(Collected data entries)
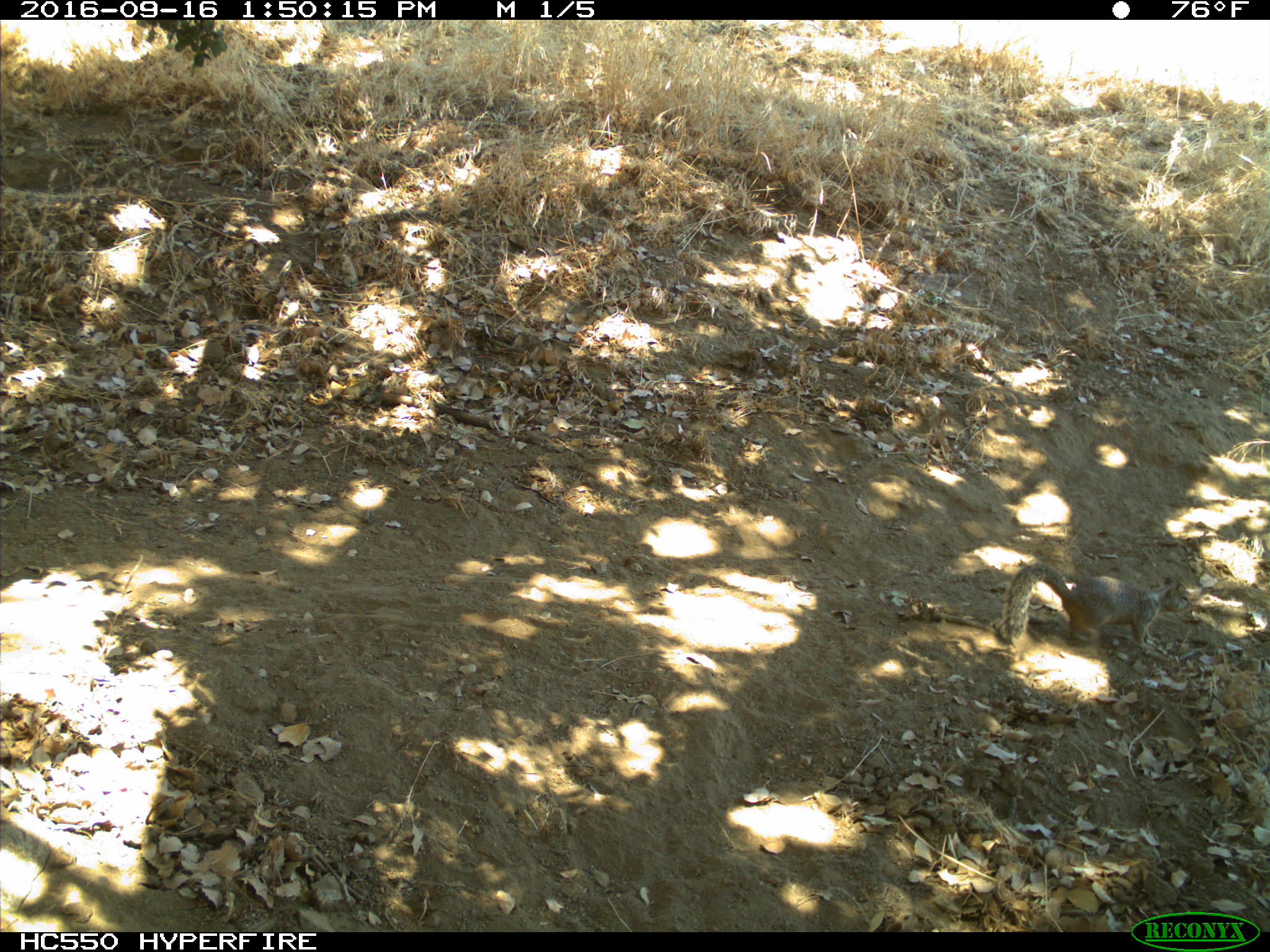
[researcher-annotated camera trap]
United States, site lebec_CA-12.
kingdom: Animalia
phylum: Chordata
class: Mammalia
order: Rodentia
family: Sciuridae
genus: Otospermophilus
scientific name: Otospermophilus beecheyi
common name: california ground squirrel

§ TASK INSTRUCTIONS:
Could you set down every entry again exactly as written, leaving out any pictures?

§ RESPONSE BELOW:
[researcher-annotated camera trap]
United States, site lebec_CA-12.
kingdom: Animalia
phylum: Chordata
class: Mammalia
order: Rodentia
family: Sciuridae
genus: Otospermophilus
scientific name: Otospermophilus beecheyi
common name: california ground squirrel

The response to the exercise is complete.